___ 原文节选 ___
淘客系统的容灾演练与恢复:Java Chaos Monkey模拟节点故障下的服务降级与快速切换实践
大家好,我是 微赚淘客系统3.0 的研发者省赚客!
高可用是淘客系统的核心要求。为验证在数据库宕机、缓存失效或服务实例崩溃等异常场景下系统的自愈能力,我们引入 Chaos Monkey 思想,结合 Spring Boot Actuator 与自研故障注入模块,在预发环境主动制造故障,并通过 Sentinel 与多活架构实现服务降级与快速切换。
Chaos Monkey 故障注入模块设计
我们基于 Spring Boot 开发轻量级 Chaos Agent,支持运行时注入延迟、异常或服务中断:
java
package juwatech.cn.chaos;
import org.springframework.beans.factory.annotation.Value;
import org.springframework.stereotype.Component;
import java.util.Random;
@Component
public class ChaosInjector {
@Value("${chaos.enabled:false}")
private boolean chaosEnabled;
@Value("${chaos.failure.rate:0.1}")
private double failureRate;
private final Random random = new Random();
public void maybeThrowException(String serviceName) {
if (!chaosEnabled) return;
if (random.nextDouble() < failureRate) {
juwatech.cn.util.AsyncLogger.logAsync("Chaos injected: killing " + serviceName);
throw new RuntimeException("Simulated failure in " + serviceName);
}
}
public void maybeDelay(long maxDelayMs) {
if (!chaosEnabled) return;
if (random.nextDouble() < failureRate) {
long delay = random.nextInt((int) maxDelayMs);
try {
Thread.sleep(delay);
} catch (InterruptedException e) {
Thread.currentThread().interrupt();
}
}
}
}
在关键服务中嵌入故障点:
java
package juwatech.cn.service;
import juwatech.cn.chaos.ChaosInjector;
import org.springframework.stereotype.Service;
@Service
public class CouponRemoteService {
private final ChaosInjector chaosInjector;
public CouponRemoteService(ChaosInjector chaosInjector) {
this.chaosInjector = chaosInjector;
}
public String fetchCouponFromRemote(String itemId) {
// 模拟调用第三方接口前注入故障
chaosInjector.maybeThrowException("coupon-remote-api");
chaosInjector.maybeDelay(2000);
// 实际调用逻辑(略)
___ 所给材料 ___
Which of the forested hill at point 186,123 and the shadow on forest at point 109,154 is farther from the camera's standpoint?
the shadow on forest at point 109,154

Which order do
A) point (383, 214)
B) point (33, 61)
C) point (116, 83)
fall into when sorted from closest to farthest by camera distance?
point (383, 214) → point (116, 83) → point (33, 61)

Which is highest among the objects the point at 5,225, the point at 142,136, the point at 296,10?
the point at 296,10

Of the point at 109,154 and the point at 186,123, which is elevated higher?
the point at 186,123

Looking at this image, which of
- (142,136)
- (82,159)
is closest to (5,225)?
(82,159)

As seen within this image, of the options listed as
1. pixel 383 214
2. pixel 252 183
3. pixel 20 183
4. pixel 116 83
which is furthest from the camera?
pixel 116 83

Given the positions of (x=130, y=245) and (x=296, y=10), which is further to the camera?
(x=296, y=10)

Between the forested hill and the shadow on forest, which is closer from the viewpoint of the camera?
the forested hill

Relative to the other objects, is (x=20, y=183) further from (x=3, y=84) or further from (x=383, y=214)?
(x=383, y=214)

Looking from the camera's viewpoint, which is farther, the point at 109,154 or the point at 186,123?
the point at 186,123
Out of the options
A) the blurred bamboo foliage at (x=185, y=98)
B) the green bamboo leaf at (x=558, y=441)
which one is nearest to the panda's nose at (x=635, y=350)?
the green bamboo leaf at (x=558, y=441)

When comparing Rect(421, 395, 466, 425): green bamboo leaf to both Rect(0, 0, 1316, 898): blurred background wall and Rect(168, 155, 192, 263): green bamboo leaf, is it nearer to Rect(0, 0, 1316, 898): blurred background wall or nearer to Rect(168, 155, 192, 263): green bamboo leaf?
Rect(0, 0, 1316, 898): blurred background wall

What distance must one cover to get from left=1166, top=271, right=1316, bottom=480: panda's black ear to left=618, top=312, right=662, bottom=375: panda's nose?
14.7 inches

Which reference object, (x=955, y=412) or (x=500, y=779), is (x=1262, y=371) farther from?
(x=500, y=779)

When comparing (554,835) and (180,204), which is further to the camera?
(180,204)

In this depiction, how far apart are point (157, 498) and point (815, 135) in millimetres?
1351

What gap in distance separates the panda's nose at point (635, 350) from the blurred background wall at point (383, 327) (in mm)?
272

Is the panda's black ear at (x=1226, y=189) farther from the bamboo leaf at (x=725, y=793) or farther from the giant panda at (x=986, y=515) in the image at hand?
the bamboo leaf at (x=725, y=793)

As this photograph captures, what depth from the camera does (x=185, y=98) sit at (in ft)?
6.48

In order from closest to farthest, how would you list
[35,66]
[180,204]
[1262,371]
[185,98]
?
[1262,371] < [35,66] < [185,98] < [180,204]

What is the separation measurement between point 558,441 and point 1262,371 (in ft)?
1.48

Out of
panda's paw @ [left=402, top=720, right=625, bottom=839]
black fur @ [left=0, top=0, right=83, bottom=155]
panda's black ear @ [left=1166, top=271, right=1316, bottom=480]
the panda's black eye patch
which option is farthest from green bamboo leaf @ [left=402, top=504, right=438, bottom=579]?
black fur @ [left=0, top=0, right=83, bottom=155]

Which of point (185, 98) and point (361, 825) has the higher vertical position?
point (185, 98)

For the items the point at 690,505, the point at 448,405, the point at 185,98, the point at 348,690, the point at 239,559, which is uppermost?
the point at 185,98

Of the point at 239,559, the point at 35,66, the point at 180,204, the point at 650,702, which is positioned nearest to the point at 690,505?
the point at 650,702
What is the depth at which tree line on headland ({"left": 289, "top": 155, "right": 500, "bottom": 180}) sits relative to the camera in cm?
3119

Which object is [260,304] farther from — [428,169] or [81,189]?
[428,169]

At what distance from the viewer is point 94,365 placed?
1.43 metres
___
● 练习要求:
• A. 根据原文节选,团队是在什么环境中主动制造故障的?
• B. 请从原文节选中抄录一段文字,从含有“淘客系统的容灾演练与恢复:Java Chaos Monkey模拟节点故障下的服务降级与快速切换实践”的地方开始,到“与自研故障注入模块,在预发环境主动制造故障,并通过 Sentinel 与多活架构实现服务降级与快速切换。”为止。

● 依次解答:
• A. 在预发环境中。

• B.
淘客系统的容灾演练与恢复:Java Chaos Monkey模拟节点故障下的服务降级与快速切换实践
大家好,我是 微赚淘客系统3.0 的研发者省赚客!
高可用是淘客系统的核心要求。为验证在数据库宕机、缓存失效或服务实例崩溃等异常场景下系统的自愈能力,我们引入 Chaos Monkey 思想,结合 Spring Boot Actuator 与自研故障注入模块,在预发环境主动制造故障,并通过 Sentinel 与多活架构实现服务降级与快速切换。